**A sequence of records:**
━━━━━━

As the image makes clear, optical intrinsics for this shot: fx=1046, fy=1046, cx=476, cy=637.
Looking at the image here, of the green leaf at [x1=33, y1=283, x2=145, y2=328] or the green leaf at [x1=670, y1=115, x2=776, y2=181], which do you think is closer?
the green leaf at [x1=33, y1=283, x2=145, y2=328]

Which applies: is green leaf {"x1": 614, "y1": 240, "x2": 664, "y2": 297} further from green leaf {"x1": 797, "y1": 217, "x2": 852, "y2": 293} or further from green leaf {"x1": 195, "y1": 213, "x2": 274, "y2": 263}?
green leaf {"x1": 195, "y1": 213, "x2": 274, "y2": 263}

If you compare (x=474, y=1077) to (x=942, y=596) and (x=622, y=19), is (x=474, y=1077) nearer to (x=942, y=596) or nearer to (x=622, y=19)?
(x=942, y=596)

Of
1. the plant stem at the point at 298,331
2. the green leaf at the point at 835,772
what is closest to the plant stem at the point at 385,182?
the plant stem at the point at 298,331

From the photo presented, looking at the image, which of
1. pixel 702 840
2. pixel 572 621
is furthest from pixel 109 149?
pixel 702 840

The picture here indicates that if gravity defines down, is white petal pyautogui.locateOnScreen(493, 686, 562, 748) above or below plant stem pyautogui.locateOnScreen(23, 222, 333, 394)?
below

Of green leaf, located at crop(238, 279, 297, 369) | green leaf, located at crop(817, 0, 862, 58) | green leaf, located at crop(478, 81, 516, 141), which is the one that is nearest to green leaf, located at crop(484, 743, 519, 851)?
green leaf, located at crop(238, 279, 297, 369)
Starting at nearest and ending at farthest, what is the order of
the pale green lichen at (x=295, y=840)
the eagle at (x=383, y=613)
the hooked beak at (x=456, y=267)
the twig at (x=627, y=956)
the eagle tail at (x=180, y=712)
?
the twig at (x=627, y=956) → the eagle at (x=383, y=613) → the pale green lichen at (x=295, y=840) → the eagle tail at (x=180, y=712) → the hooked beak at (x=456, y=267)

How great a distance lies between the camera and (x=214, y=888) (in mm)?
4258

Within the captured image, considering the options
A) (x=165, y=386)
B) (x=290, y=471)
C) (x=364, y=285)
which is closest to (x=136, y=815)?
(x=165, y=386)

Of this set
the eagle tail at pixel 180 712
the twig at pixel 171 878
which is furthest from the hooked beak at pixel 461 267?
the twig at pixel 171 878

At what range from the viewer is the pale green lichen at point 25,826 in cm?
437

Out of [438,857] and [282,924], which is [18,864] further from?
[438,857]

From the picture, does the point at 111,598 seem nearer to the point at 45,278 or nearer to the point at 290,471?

━━━━━━

Transcribe the data verbatim, beginning with its first line and ending after the line containing "Looking at the image here, of".

As the image makes clear, optical intrinsics for this shot: fx=1046, fy=1046, cx=476, cy=637.
Looking at the image here, of the green leaf at [x1=33, y1=283, x2=145, y2=328] or the green leaf at [x1=670, y1=115, x2=776, y2=181], which do you think is closer?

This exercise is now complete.